= Items listed in a dataset =
=====

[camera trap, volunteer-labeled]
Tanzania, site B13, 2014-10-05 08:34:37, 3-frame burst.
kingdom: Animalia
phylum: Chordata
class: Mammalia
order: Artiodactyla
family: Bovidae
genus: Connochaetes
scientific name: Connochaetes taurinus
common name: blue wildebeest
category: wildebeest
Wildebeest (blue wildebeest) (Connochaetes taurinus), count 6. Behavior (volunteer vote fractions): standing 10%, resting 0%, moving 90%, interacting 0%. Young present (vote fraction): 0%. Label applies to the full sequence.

=====

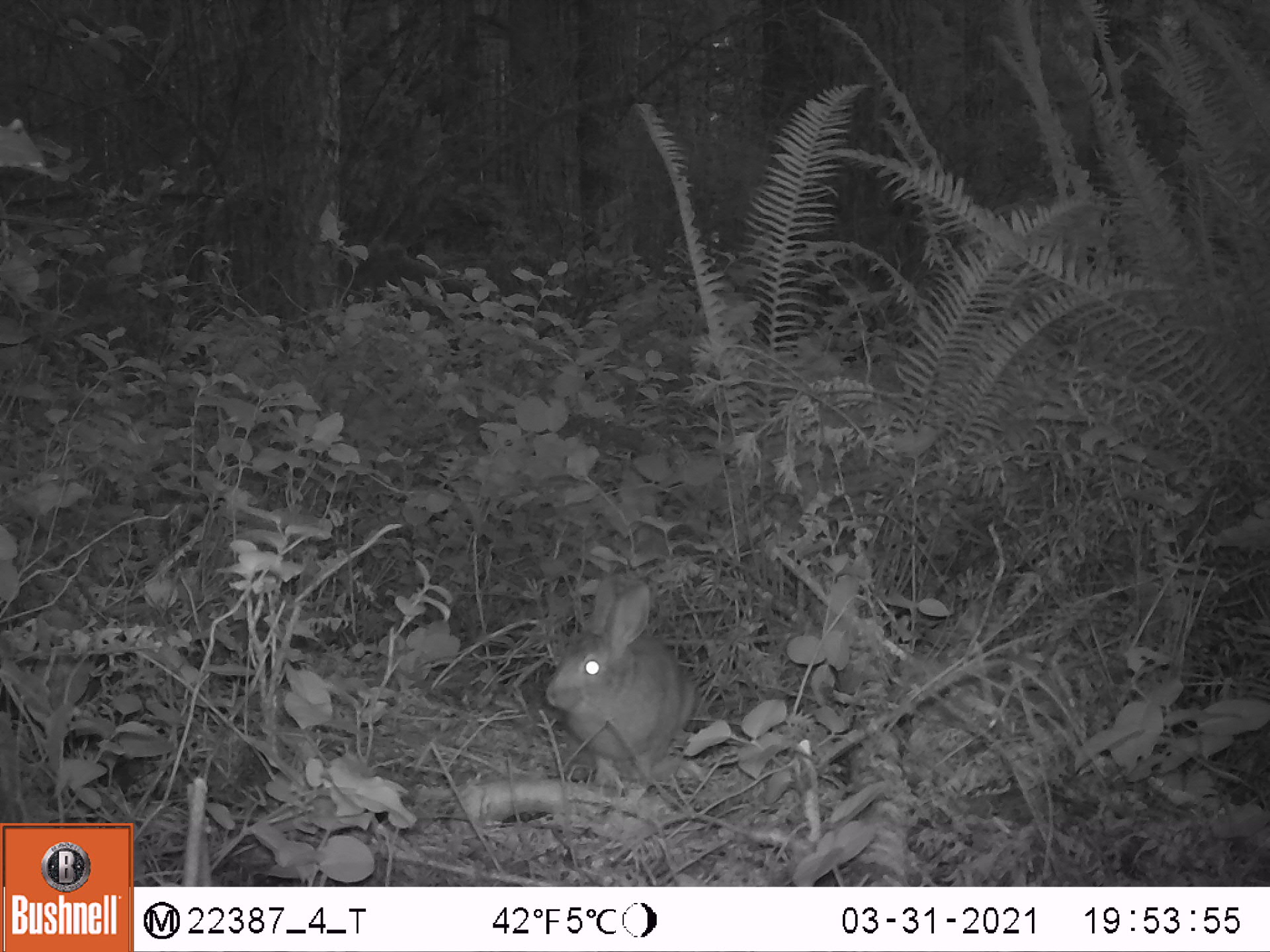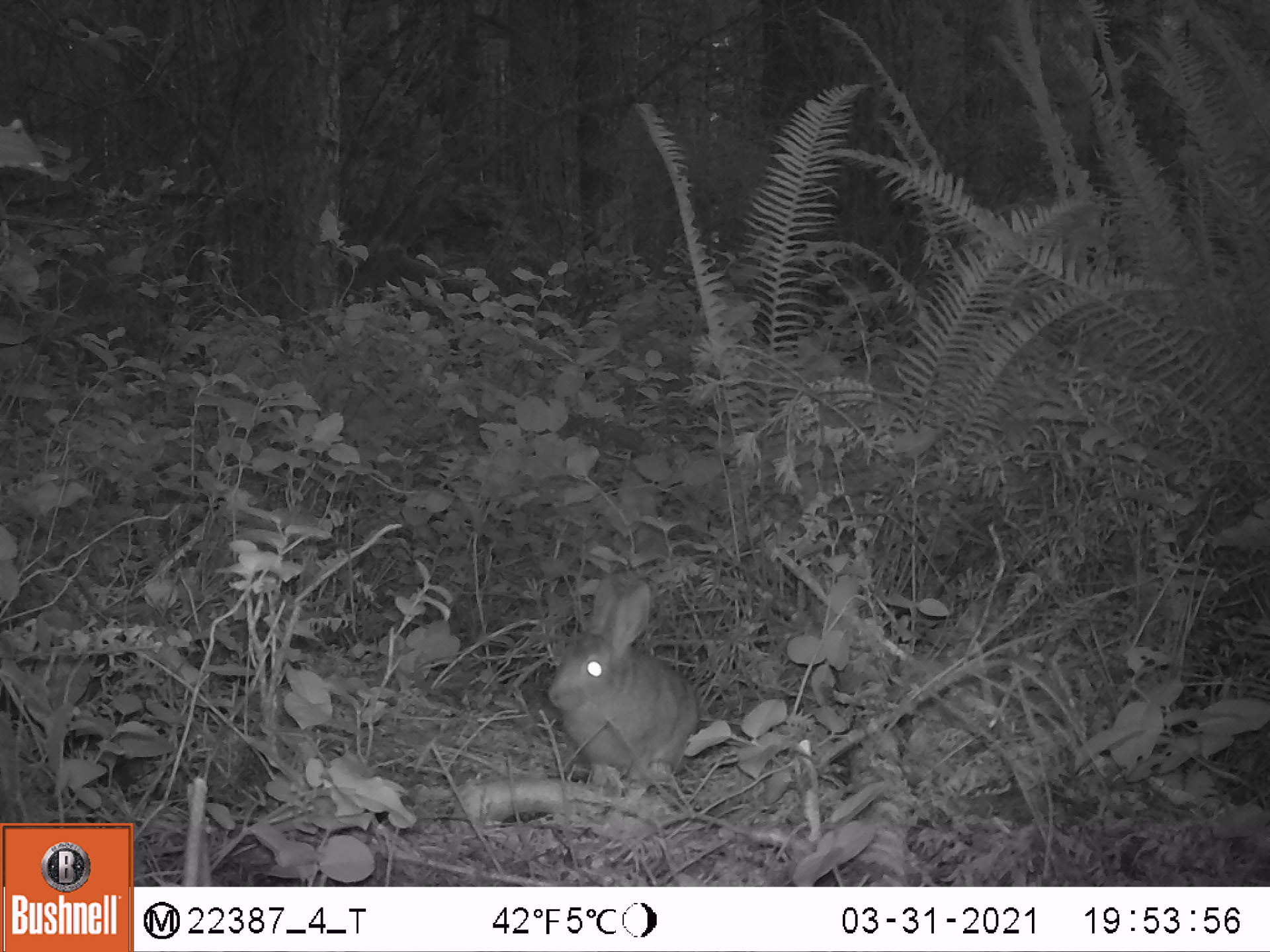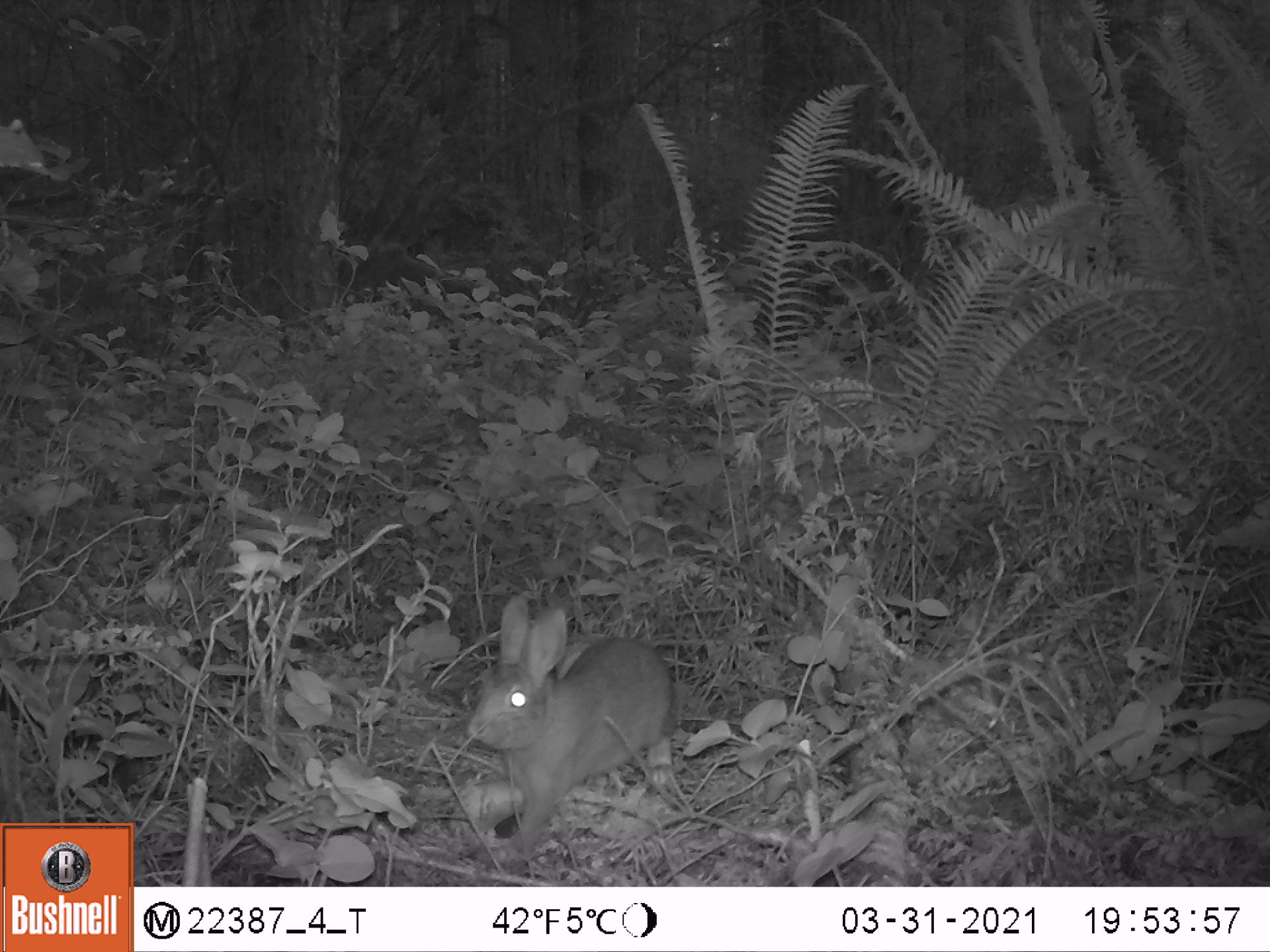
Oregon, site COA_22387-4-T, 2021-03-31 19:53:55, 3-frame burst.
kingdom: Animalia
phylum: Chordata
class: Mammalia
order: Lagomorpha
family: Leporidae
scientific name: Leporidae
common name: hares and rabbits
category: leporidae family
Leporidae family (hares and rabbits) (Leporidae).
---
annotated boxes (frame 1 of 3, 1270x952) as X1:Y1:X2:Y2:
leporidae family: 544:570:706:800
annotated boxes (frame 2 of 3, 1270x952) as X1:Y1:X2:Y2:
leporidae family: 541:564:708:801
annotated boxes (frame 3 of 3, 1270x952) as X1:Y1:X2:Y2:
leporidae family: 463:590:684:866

=====

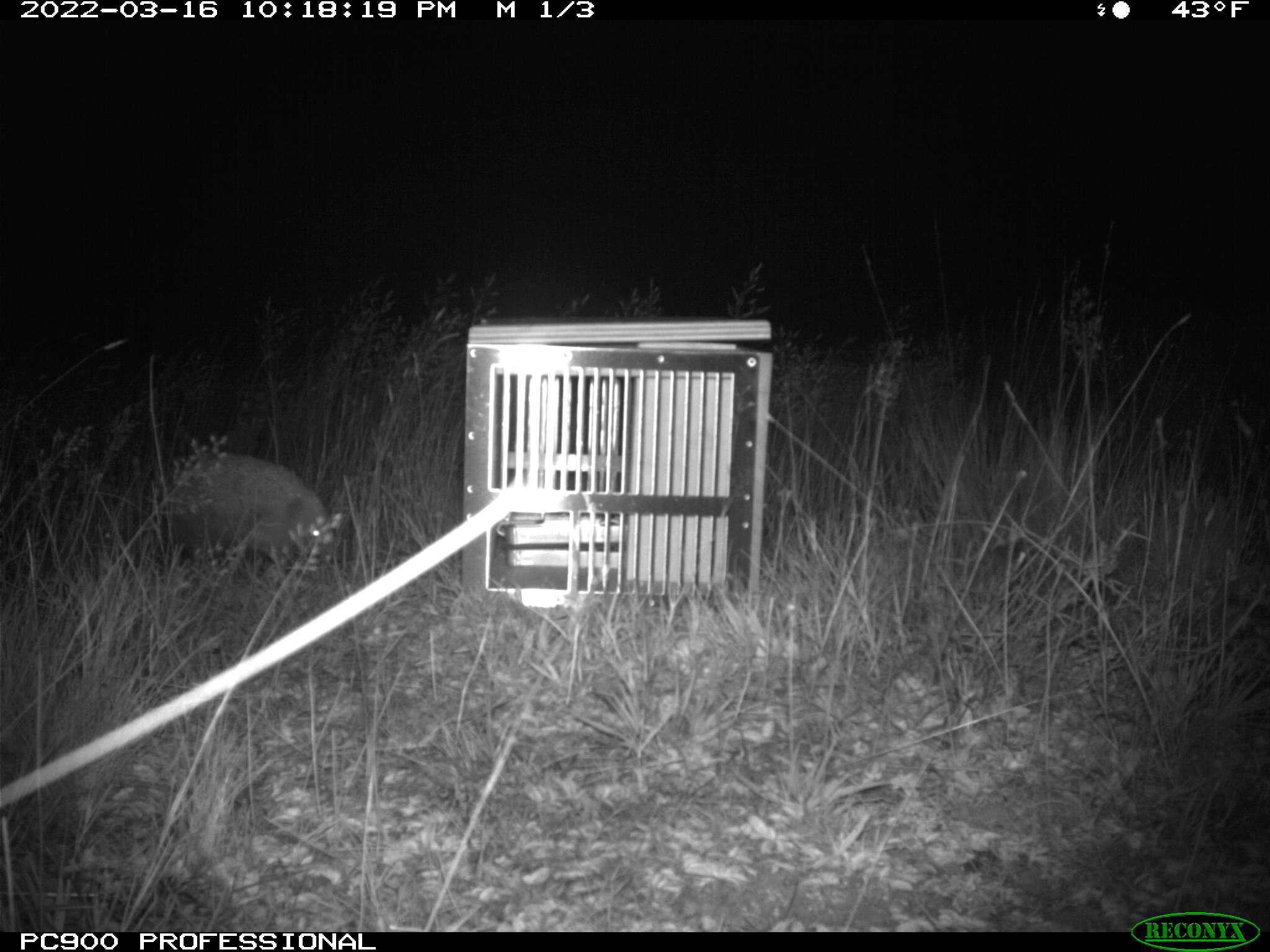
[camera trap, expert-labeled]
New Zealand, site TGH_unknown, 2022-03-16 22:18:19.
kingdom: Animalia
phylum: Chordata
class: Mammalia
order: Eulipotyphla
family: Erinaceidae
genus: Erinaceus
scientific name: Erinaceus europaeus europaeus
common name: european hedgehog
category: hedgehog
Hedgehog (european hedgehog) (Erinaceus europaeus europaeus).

=====

= Exercise description =
Only the number of lines in the data that hold "name" should be stated.

= Solution to the exercise =
6